Il faut au moins 9 kg d’eau par kg d’hydrogène produit par électrolyse. Le besoin en eau est alors doublé par rapport à l’hydrogène produit à partir d’énergie fossile (par gazéification du charbon ou oxydation d’hydrocarbures). Toutefois, les besoins en eau sont courants dans l’industrie. Elle est notamment indispensable pour produire de l’électricité dans le cas des centrales fossiles ou nucléaires (refroidissement).

Si l’ensemble de la production d’hydrogène se faisait par électrolyse, l’eau nécessaire représenterait uniquement 1 % de l’eau utilisée aujourd’hui par le secteur de l’énergie dans le monde. De plus, il est possible d’utiliser de l’eau de mer pour l’électrolyse en la dessalant. Ce procédé représenterait seulement 1 % du coût final de l’hydrogène produit à partir d’eau désalinisée.

Ce problème peut se poser pour les régions où il y a déjà des tensions autour des ressources en eau, lorsqu’il y a une inadéquation entre les besoins et l’eau disponible.

Des risques d’accidents

L’hydrogène est un gaz inflammable et explosif. De plus, il présente davantage de risques de fuite que les autres gaz. En effet, les réservoirs conçus pour le contenir ne peuvent pas être totalement étanches.

Toutefois, des normes adaptées sont établies grâce aux retours d’expérience, notamment en station-service distribuant de l’hydrogène. Des réglementations sont mises en place pour accompagner le déploiement de cette nouvelle filière en assurant la sécurité des utilisateurs.
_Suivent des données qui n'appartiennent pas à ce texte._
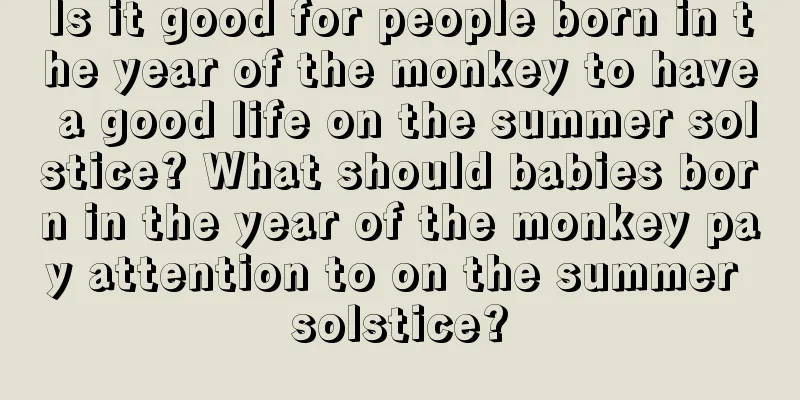 Is it good for people born in the year of the monkey to have a good life on the summer solstice? What should babies born in the year of the monkey pay attention to on the summer solstice?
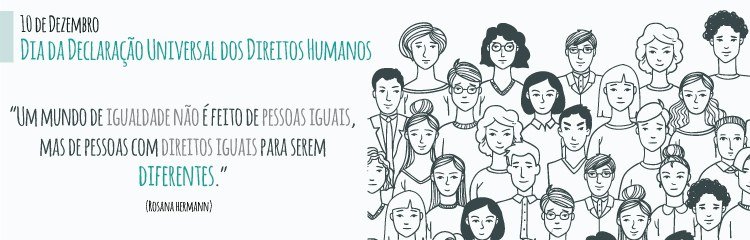 Dia da Declaração Universal dos Direitos Humanos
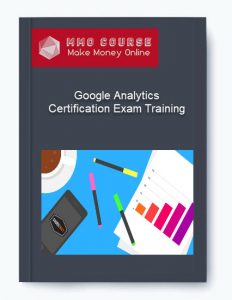 Google Analytics Certification Exam Training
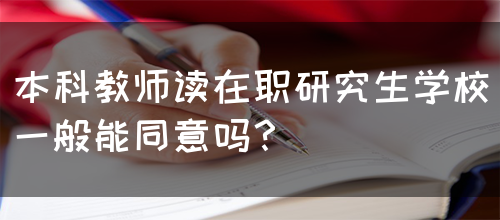 本科教师读在职研究生学校一般能同意吗？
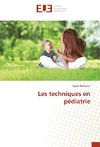 Les techniques en pédiatrie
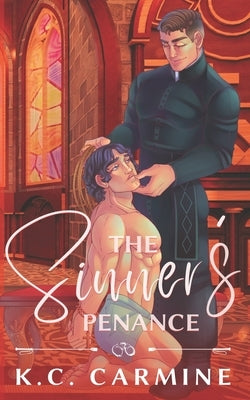 The Sinner's Penance: MM Contemporary Romance - Alternative Cover Edition by Carmine, K. C.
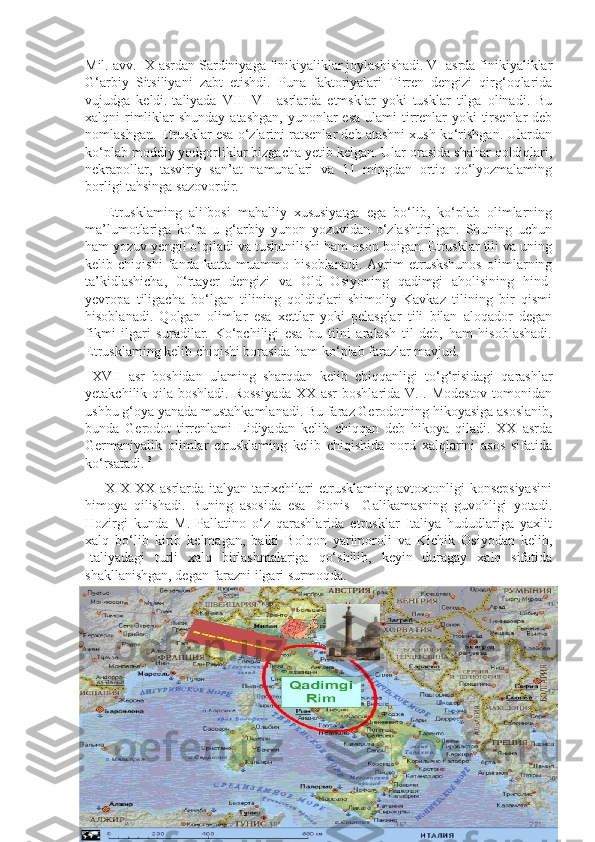 Mil. avv. IX asrdan Sardiniyaga finikiyaliklar joylashishadi. VI asrda finikiyaliklar
G‘arbiy   Sitsiliyani   zabt   etishdi.   Puna   faktoriyalari   Tirren   dengizi   qirg‘oqlarida
vujudga   keldi.Italiyada   VIII-VII   asrlarda   etmsklar   yoki   tusklar   tilga   olinadi.   Bu
xalqni  rimliklar  shunday atashgan,  yunonlar  esa  ulami  tirrenlar  yoki  tirsenlar  deb
nomlashgan. Etrusklar esa o‘zlarini ratsenlar deb atashni xush ko‘rishgan. Ulardan
ko‘plab moddiy yodgorliklar bizgacha yetib kelgan. Ular orasida shahar qoldiqlari,
nekrapollar,   tasviriy   san’at   namunalari   va   11   mingdan   ortiq   qo‘lyozmalaming
borligi tahsinga sazovordir. 
      Etrusklaming   alifbosi   mahalliy   xususiyatga   ega   bo‘lib,   ko‘plab   olimlarning
ma’lumotlariga   ko‘ra   u   g‘arbiy   yunon   yozuvidan   o‘zlashtirilgan.   Shuning   uchun
ham yozuv yengil o‘qiladi va tushunilishi ham oson boigan. Etrusklar tili va uning
kelib   chiqishi   fanda   katta   muammo   hisoblanadi.   Ayrim   etruskshunos   olimlarning
ta’kidlashicha,   0‘rtayer   dengizi   va   Old   Osiyoning   qadimgi   aholisining   hind-
yevropa   tiligacha   bo‘lgan   tilining   qoldiqlari   shimoliy   Kavkaz   tilining   bir   qismi
hisoblanadi.   Qolgan   olimlar   esa   xettlar   yoki   pelasglar   tili   bilan   aloqador   degan
fikmi   ilgari   suradilar.   Ko‘pchiligi   esa   bu   tilni   aralash   til   deb,   ham   hisoblashadi.
Etrusklaming kelib chiqishi borasida ham ko‘plab farazlar mavjud. 
  XVII   asr   boshidan   ulaming   sharqdan   kelib   chiqqanligi   to‘g‘risidagi   qarashlar
yetakchilik qila boshladi. Rossiyada  XX asr  boshlarida V.I. Modestov  tomonidan
ushbu g‘oya yanada mustahkamlanadi. Bu faraz Gerodotning hikoyasiga asoslanib,
bunda   Gerodot   tirrenlami   Lidiyadan   kelib   chiqqan   deb   hikoya   qiladi.   XX   asrda
Germaniyalik   olimlar   etrusklaming   kelib   chiqishida   nord   xalqlarini   asos   sifatida
ko‘rsatadi.  3
        XIX-XX   asrlarda  italyan   tarixchilari   etrusklaming   avtoxtonligi   konsepsiyasini
himoya   qilishadi.   Buning   asosida   esa   Dionis     Galikamasning   guvohligi   yotadi.
Hozirgi   kunda   M.   Pallatino   o‘z   qarashlarida   etrusklar   Italiya   hududlariga   yaxlit
xalq   bo‘lib   kirib   kelmagan,   balki   Bolqon   yarimoroli   va   Kichik   Osiyodan   kelib,
Italiyadagi   turli   xalq   birlashmalariga   qo‘shilib,   keyin   duragay   xalq   sifatida
shakllanishgan, degan farazni ilgari surmoqda.
3
  D.Uraqov. Jahon tarixi, Qadimgi sharq, Qadimgi Yunoniston va Rim tarixi” innovatsiya-ziyo. Toshkent. 2020-yil.211-215 betlar 
10 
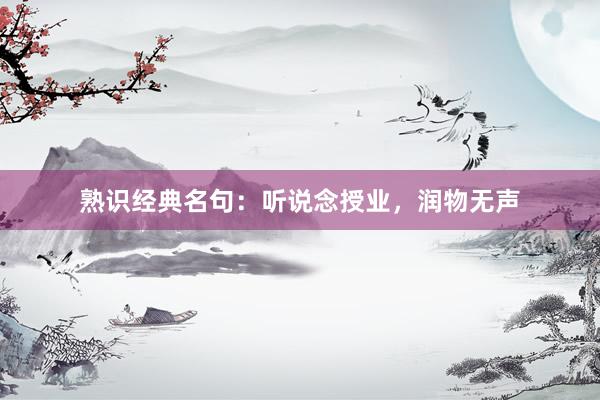 熟识经典名句：听说念授业，润物无声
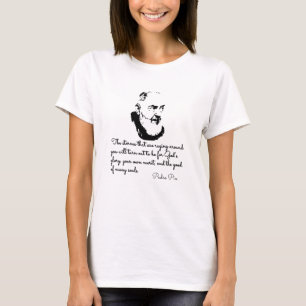 Camiseta El asombroso Padre Pío cita sobre la vida espirit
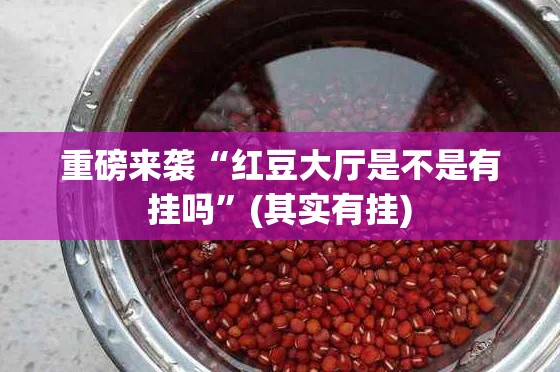 重磅来袭“红豆大厅是不是有挂吗”(其实有挂)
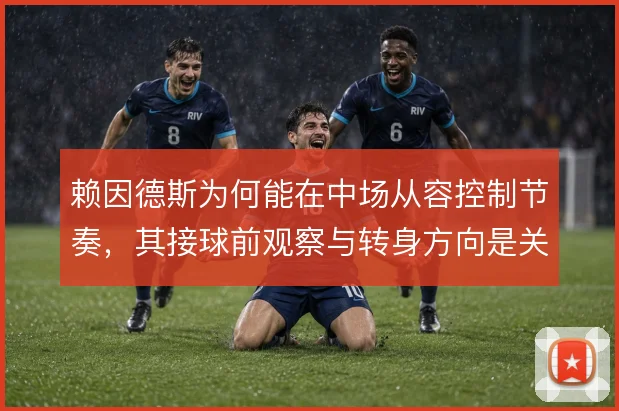 赖因德斯为何能在中场从容控制节奏,其接球前观察与转身方向是关键原因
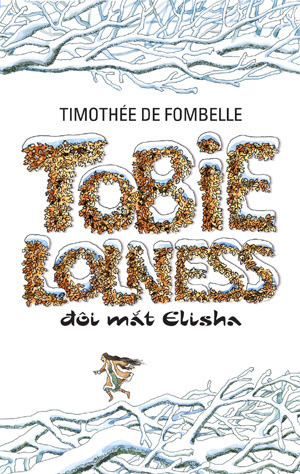 Tobie Lolness - Đôi mắt Elisha by Timothée de Fombelle, Đỗ Hà Thảo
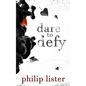 Dare to Defy - Paperback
Des coûts de production élevés

Le coût de la production d’hydrogène vert est un défi qu’il est essentiel de relever pour son développement. En effet, celle-ci coûte en moyenne entre 5 et 10 € le kilo. Ce prix varie en fonction de la taille et de la nature de l’unité de production. Le coût de la production d’hydrogène vert est donc élevé. Par conséquent, l’hydrogène « gris » avec un prix de 1,50 à 2 €, reste encore dominant.

Le plein d’un bus fonctionnant avec de l’hydrogène vert coûte deux fois plus cher qu’avec du gasoil. Cet écart pourrait cependant se réduire au cours des prochaines années. Selon le Conseil National de l’Hydrogène (CNH), le prix de l’hydrogène vert pourrait être divisé par deux d’ici 2030 si :

  • des électrolyseurs sont déployés massivement : ce qui ferait baisser leur coût ;
  • l’éolien en mer se développe davantage : pour faire chuter le prix de l’électricité d’origine renouvelable.

De nombreux investissements dans l’hydrogène vert

L’installation d’électrolyseurs de grande puissance est encouragée par la Commission européenne qui souhaite « réindustrialiser l’Europe tout en respectant l’impératif climatique ». La France, comme de nombreux autres pays (Allemagne, Royaume-Uni, Espagne, Italie, Pays-Bas, etc.), ont publié des plans de développement de l’hydrogène vert. Le Japon, la Corée du Sud et la Chine se penchent également sur cette solution.

Dans le cadre du plan France Relance, 7 milliards d’euros sont investis pour construire une filière industrielle d’hydrogène d’ici 2030. L’importance des sommes engagées dans le déploiement de l’hydrogène vert pourrait permettre de déboucher sur des avancées technologiques, d’améliorer les rendements et de diminuer les coûts.

Bien que de nombreuses questions se posent encore, l’hydrogène vert présente des pistes prometteuses pour la transition énergétique.